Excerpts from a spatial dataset

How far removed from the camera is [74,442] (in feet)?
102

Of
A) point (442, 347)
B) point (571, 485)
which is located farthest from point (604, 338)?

» **EXERCISE**
Please render the records above as a numbered list, omitting any blank lines.

» **ANSWER TO THE TASK**
1. How far removed from the camera is [74,442] (in feet)?
2. 102
3. Of
4. A) point (442, 347)
5. B) point (571, 485)
6. which is located farthest from point (604, 338)?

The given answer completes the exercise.